In a House subcommittee hearing, congressional supporters of the ship countered that the Navy has not justified its new course, and they suggested that budget constraints – not military needs – are behind the change.
While the Navy puts the cost of each DDG 1000 now funded at $3.2 billion, a Congressional Budget Office analyst testified Thursday that the real price could be more than $5 billion per ship. CGX, a planned cruiser that will use many of the high-tech systems developed for DDG 1000, will be even more expensive, analyst Eric Labs said.
“This isn’t the first major ship acquisition program that has faced problems,” said Rep. Niki Tsongas, D-Mass. “Why does so much risk and inconsistency exist” in the Navy’s threat forecasts? she asked.
Tsongas read aloud from testimony McCullough delivered in April, in which the admiral asserted that the DDG 1000′s power to provide surface fire support and defeat missile threats exceeds that of today’s Arleigh Burke class of destroyers.
But McCullough and Allison Stiller, the Navy’s top civilian shipbuilding official, said Thursday that Navy leaders now believe that building more ships of the Burke class is the best way to counter increased “blue water” threats from submarines and ballistic missiles.
The DDG 1000 was designed for a closer-to-shore mission, including providing covering fire to troops ashore, they said. The new ship is to be equipped with a long-range gun able to reach targets more than 60 miles away and has a radar-evading hull form that will make it hard for adversaries to detect.
McCullough said Thursday that the Navy believes it has enough aircraft and cruise missiles, along with the promise of an improved gun to be placed on the Burke ships, to support forces ashore. And the Burke ships can accommodate missile-defense systems that are not suited for the DDG 1000, he asserted.
Congress funded what was expected to be the last in the Burke line of ships in 2005. The Navy wants $2.2 billion to restart the line in 2009, though the proposed change has not been approved by Defense Secretary Robert Gates.

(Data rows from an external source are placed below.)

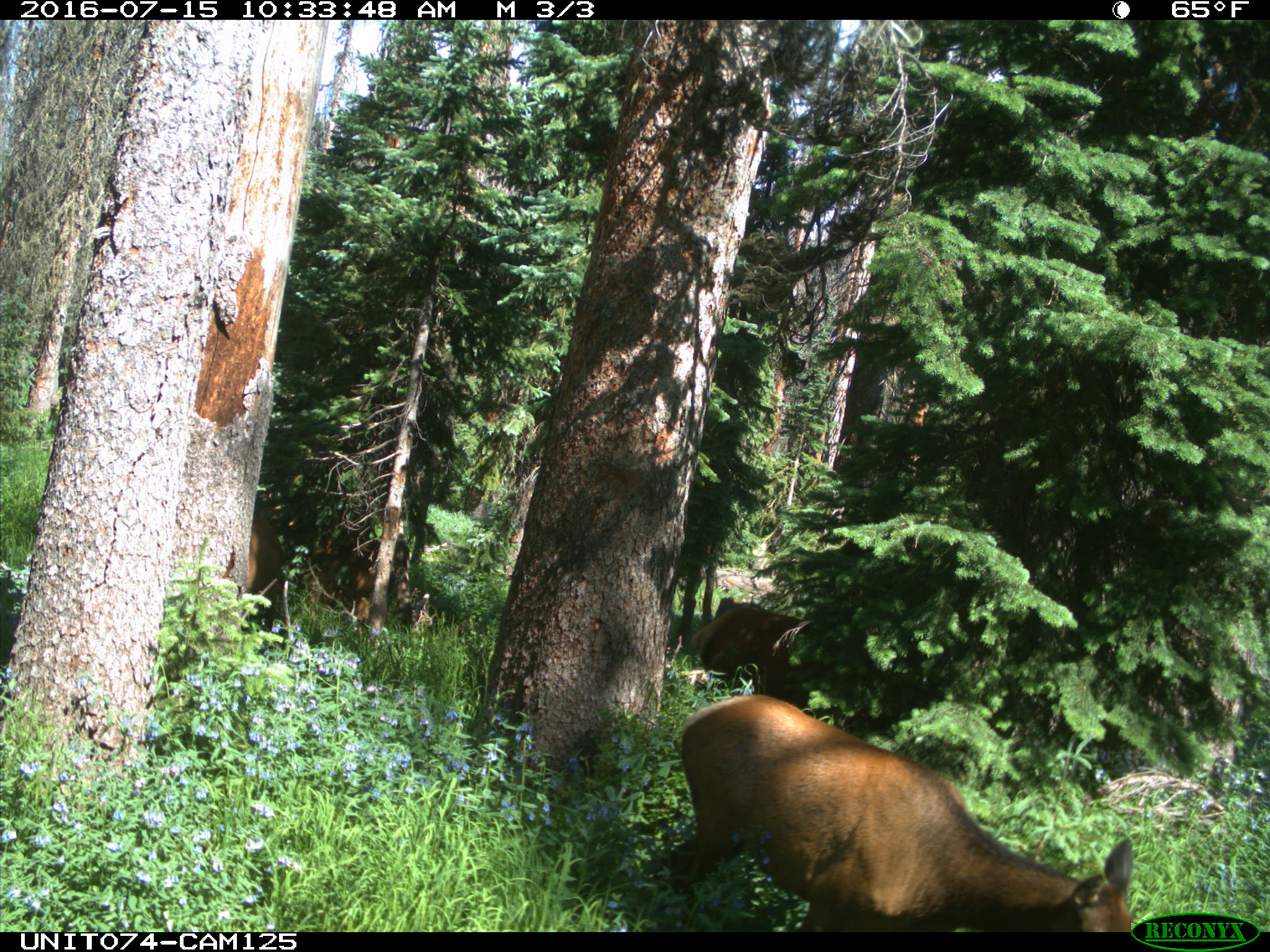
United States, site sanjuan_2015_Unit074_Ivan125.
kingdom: Animalia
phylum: Chordata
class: Mammalia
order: Artiodactyla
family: Cervidae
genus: Cervus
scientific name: Cervus elaphus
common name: red deer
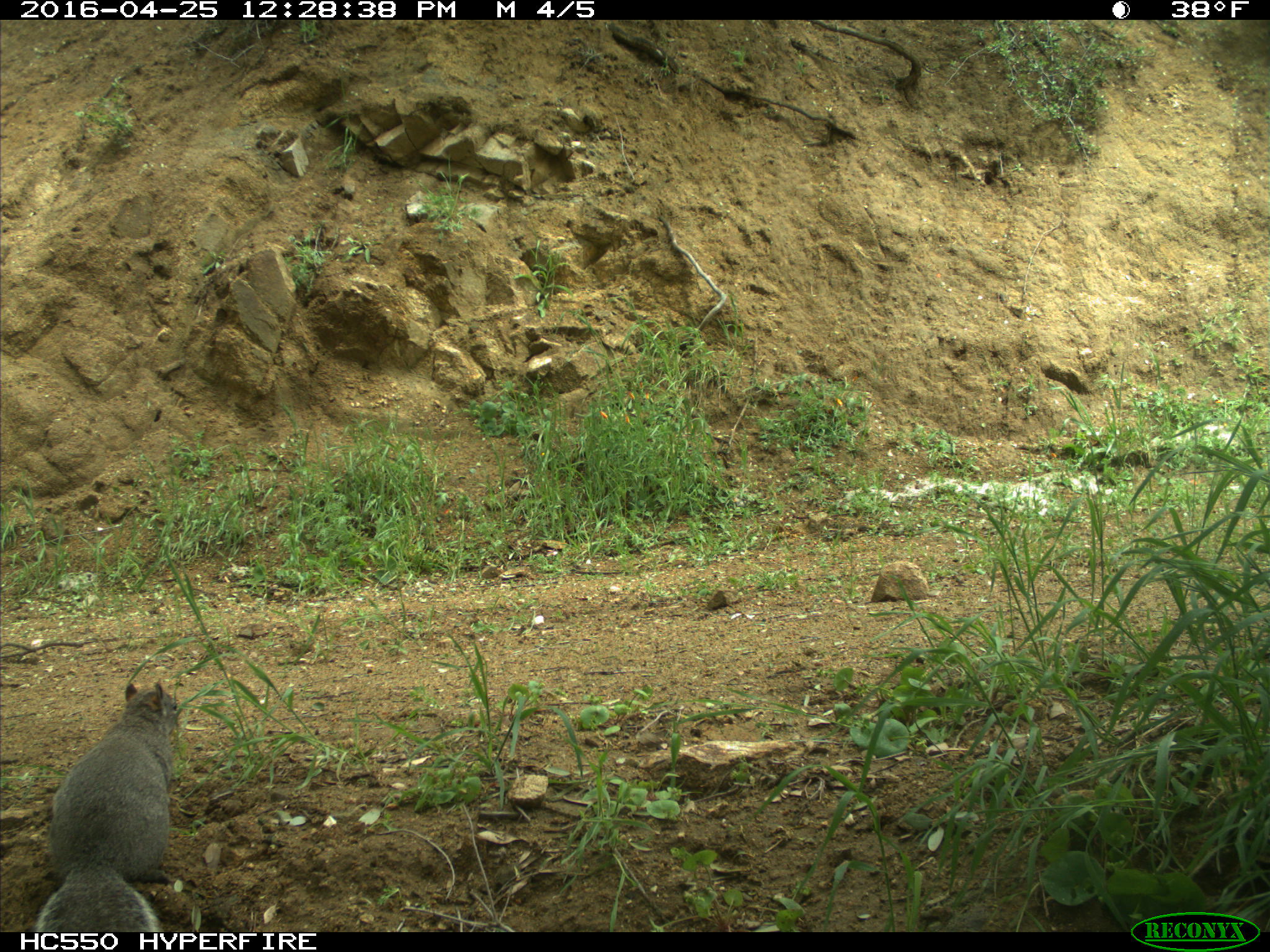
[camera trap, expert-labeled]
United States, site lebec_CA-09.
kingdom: Animalia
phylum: Chordata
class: Mammalia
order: Rodentia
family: Sciuridae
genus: Sciurus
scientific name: Sciurus carolinensis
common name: eastern gray squirrel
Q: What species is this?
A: Sciurus carolinensis (eastern gray squirrel).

The new plan also has split members of Congress, though along geographic rather than partisan lines.
A bipartisan group of lawmakers from New England, where some of the DDG 1000′s high-tech systems are being developed, is pushing for construction of at least one more of the ships and for more detail on how the Navy decided that just two would suffice.
Those members have a well-placed ally in Sen. Edward M. Kennedy, D-Mass., who heads the Senate’s seapower subcommittee. The Navy appears to have an advantage in the House, however, where Rep. Gene Taylor, D-Miss., head of the House seapower and expeditionary forces subcommittee, is a longtime proponent of the Burke class of ships.
Even before the Navy’s announcement that it now wants to move away from DDG 1000, the House voted to “pause” the program next year.
But in June, the Senate Armed Services Committee signed off continued production. Since then, key members including Virginia Sen. John Warner have warned that thousands of shipbuilder jobs are at risk if the new destroyer is abandoned.
Other lawmakers are skeptical about restarting the Burke line of ships. The House Appropriations Committee voted this week to provide $450 million next year to continue buying parts for a third DDG 1000 but included no funds for more Burke ships.